As forecast, two distinct waves of precipitation pushed across the Department of Energy’s Southern Great Plains (SGP) ARM Climate Research Facility site. Due to weak winds in the top levels of the atmosphere, the storms did not push out ice clouds in front of the storm, a prized target of the in situ sampling platform (the University of North Dakota Citation), so a very early Sunday morning aircraft mission was scrubbed. While overnight Sunday was set up in a very similar fashion, there was one vital difference: strong north-westerly winds aloft were pushing a cold air mass over the site, destabilizing the atmosphere to the point very strong thunderstorms formed right in the middle of the dense surface and remote sensing network.
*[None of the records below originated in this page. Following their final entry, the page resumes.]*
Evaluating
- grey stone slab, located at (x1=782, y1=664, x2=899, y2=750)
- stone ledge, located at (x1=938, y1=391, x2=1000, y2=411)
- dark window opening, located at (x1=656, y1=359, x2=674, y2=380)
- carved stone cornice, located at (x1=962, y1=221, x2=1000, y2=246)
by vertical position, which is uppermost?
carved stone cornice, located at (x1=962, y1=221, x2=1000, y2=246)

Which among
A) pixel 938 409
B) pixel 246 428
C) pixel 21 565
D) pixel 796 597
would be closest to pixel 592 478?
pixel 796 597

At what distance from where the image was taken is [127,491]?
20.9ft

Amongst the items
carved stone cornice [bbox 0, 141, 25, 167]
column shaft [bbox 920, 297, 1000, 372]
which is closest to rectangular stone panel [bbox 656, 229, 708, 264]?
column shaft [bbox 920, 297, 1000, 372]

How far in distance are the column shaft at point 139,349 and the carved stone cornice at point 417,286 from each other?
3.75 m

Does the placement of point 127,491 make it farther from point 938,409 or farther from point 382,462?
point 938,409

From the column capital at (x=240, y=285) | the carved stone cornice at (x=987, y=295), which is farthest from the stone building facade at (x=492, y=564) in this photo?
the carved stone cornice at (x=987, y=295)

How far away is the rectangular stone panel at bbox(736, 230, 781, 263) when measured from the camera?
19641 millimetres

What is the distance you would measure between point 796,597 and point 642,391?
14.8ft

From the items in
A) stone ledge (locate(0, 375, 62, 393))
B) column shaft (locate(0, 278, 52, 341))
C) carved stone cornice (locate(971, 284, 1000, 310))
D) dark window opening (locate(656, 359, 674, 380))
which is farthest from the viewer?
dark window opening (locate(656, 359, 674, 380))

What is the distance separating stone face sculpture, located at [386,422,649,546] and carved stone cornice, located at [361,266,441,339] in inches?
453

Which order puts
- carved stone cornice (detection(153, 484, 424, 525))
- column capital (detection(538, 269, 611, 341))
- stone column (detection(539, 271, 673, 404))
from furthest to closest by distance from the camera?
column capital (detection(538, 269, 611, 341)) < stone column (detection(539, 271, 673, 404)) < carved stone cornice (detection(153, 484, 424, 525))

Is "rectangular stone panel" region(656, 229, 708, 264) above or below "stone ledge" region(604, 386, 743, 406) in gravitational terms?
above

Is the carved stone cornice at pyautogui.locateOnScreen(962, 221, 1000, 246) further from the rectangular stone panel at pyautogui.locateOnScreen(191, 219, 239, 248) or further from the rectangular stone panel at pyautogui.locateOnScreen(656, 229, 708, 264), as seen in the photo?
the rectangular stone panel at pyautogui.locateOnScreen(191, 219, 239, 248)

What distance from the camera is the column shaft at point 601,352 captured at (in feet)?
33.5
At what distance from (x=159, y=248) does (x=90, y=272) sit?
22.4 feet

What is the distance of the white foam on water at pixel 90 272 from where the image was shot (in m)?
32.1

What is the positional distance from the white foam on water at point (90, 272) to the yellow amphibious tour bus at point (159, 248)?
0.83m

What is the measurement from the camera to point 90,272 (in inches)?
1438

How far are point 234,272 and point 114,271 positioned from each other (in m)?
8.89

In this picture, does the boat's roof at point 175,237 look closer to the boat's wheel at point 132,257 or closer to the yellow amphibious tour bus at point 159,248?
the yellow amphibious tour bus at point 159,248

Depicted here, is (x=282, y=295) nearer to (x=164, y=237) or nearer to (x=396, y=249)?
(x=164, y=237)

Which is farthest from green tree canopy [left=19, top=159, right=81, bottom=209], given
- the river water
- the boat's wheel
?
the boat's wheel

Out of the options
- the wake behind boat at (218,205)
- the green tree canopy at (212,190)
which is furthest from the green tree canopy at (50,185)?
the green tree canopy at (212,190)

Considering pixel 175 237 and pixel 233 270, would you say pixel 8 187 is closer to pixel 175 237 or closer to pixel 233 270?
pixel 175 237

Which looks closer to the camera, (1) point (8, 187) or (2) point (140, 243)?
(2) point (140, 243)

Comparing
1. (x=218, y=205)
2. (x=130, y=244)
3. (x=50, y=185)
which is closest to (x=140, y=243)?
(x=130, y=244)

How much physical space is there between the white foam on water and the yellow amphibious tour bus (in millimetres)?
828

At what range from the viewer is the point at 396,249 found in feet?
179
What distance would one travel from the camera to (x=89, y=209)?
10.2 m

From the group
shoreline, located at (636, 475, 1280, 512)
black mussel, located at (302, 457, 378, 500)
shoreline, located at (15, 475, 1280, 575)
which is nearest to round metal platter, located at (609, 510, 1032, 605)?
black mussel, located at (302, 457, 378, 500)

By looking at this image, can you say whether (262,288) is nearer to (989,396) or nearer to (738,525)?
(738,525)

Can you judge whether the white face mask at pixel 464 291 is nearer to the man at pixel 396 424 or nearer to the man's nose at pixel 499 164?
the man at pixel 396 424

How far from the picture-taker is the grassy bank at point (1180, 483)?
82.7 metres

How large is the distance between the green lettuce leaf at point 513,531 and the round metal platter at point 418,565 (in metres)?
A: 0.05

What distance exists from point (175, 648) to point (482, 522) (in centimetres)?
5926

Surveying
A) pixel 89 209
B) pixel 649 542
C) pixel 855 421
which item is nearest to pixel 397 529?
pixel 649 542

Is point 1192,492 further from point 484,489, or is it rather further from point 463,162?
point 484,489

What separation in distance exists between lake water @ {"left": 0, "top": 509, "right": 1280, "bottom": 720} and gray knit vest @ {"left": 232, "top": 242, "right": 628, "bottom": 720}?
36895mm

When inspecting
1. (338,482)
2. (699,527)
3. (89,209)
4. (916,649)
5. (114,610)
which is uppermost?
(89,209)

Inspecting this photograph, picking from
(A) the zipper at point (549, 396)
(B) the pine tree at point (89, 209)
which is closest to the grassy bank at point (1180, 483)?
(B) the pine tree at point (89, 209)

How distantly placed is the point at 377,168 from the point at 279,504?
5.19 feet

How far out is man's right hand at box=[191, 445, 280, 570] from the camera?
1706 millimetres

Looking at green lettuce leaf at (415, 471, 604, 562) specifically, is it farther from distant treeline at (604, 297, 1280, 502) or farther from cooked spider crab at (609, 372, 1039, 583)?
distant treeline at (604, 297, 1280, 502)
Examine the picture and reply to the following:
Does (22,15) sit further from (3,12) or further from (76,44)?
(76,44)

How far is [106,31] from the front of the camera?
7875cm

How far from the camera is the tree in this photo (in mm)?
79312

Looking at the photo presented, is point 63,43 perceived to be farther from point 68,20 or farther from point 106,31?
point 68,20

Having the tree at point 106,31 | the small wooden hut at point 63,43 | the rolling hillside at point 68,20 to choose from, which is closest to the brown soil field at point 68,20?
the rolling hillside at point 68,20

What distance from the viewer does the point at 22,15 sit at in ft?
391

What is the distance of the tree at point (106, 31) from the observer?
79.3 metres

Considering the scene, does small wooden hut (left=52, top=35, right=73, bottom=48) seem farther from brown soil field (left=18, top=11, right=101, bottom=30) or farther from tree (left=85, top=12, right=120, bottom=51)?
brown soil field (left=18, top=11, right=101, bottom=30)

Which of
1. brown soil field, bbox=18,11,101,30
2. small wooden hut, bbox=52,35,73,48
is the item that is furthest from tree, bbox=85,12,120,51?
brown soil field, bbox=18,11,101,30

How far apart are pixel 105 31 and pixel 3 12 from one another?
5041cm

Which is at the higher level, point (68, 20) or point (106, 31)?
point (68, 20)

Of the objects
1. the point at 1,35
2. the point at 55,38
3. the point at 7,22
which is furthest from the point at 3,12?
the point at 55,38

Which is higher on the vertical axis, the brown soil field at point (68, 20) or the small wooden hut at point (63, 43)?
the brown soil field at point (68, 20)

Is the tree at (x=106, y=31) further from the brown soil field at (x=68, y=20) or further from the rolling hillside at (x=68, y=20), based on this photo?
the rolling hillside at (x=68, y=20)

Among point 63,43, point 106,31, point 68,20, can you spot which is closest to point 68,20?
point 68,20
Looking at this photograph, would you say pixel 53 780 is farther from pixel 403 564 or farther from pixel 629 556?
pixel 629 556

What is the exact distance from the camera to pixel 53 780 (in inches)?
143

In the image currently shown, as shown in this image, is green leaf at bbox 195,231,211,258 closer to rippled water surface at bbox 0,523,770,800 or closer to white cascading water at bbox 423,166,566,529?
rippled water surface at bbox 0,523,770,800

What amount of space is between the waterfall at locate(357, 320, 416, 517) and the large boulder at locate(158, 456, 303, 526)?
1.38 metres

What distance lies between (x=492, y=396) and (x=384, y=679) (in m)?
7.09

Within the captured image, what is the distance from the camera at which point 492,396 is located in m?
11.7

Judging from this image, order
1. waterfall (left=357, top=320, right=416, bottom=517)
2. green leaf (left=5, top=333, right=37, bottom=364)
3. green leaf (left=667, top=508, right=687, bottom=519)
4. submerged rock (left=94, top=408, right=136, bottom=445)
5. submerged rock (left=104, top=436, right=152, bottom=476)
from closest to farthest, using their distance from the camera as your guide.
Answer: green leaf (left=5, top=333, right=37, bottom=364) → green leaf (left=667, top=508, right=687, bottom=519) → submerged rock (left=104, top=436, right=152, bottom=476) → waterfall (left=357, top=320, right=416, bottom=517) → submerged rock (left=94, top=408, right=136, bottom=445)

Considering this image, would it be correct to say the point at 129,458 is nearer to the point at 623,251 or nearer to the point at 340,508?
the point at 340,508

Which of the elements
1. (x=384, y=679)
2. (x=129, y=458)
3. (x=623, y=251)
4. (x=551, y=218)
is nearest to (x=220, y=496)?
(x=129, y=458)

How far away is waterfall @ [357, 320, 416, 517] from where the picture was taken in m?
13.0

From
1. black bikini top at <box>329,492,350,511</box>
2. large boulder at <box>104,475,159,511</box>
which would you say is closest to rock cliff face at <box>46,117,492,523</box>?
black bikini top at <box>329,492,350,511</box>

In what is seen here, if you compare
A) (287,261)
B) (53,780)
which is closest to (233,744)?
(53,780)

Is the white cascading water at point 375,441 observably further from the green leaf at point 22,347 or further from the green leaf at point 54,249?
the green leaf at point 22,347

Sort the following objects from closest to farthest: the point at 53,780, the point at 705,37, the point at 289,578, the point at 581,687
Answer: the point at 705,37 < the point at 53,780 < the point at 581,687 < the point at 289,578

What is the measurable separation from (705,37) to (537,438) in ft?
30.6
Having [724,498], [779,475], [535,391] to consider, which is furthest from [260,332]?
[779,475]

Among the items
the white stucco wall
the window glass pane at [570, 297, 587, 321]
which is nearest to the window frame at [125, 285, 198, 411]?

Unlike the preceding storms, these were so intense and hit the top of the atmosphere so hard they threw thick anvils heavy with a mixture of ice crystals that scientists are pushing hard to understand.
Kevin Bowley, from McGill University, monitors the development of a strong thunderstorm bearing down on the Morris sounding site.

In the very early hours of Monday morning all present in the radar control room at the SGP central facility witnessed a wonderful site: Overlaid on top of a display showing remote sensing data from the C-band ARM scanning precipitation radar (C-SAPR) were twin tracks representing the location of the two airborne platforms. The ER2 high altitude aircraft above the clouds was flying tracks above the in-cloud Citation, collecting vital ice phase measurements.

So it seems nature delivered an Easter egg to the science community this weekend, and the dedication and hard work of the MC3E team helped find it: complex precipitation events sampled in situ, remotely, and on the ground in the middle of a network of upper air observations. Are we tired? Yes. Excited? You bet!